*TEXTAUSZUG*:
--------------------
Timur Oruz: Mir haben vor allem die Bilder gefallen, die sowohl Erfolg als auch Niederlage und Fairplay in einem Bild zusammengefasst haben. Aber auch die Rolle des Trainers, die auf einigen Fotos thematisiert wurde, ist für den Sportler immens wichtig; leider wird sie in Deutschland nicht entsprechend wertgeschätzt.

Welche Rolle spielt Instagram für euch und eure Darstellung in der Öffentlichkeit? 

Selin Oruz: Sie wird immer wichtiger. Wir, als Randsportart, haben quasi keine anderen Plattformen, wo wir uns und unseren Sport präsentieren können. Instagram und Facebook kommt eine große Bedeutung zu, da wir durch diese Medien eine gewisse Reichweite mit unserem Sport schaffen können.

Timur Oruz: Ich kann klar sagen: Mit Instagram arbeite ich auf jeden Fall am meisten.

Pflegt ihr eure Social-Media-Accounts regelmäßig?

Selin Oruz: Ja, das gehört inzwischen zum Alltag dazu.

Timur Oruz: Wahrscheinlich nicht häufig genug, aber ich arbeite daran.
--------------------
*GEGEBENE ANGABEN*:
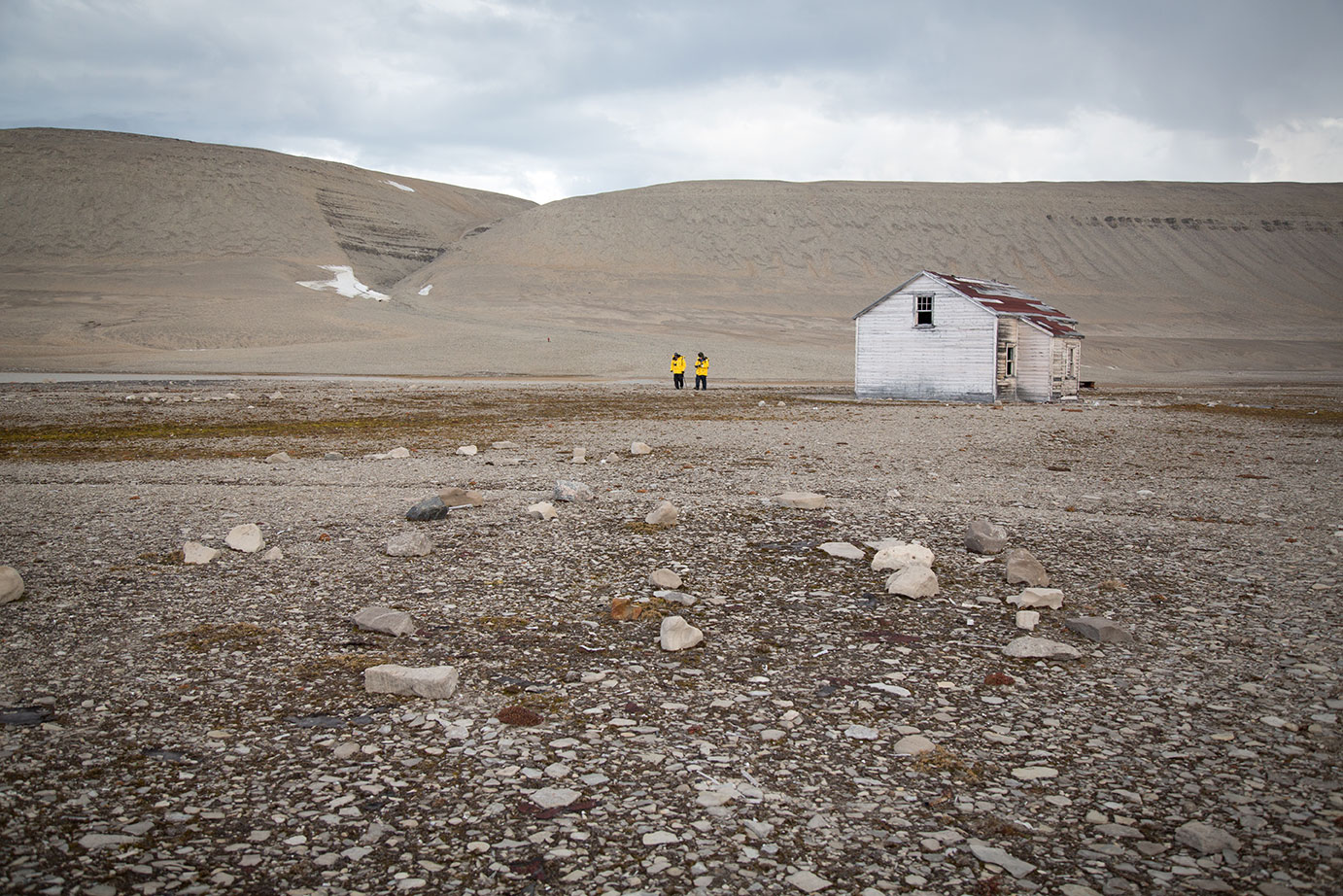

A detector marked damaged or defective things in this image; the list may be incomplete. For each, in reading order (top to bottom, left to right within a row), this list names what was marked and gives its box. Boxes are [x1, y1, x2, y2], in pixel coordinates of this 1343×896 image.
--------------------
*AUFGABENSTELLUNG*:
Bitte nenne die Plattform, mit der Timur Oruz laut dem Textauszug am meisten arbeitet. Welche ist es?

*LÖSUNG*:
Timur Oruz arbeitet am meisten mit Instagram.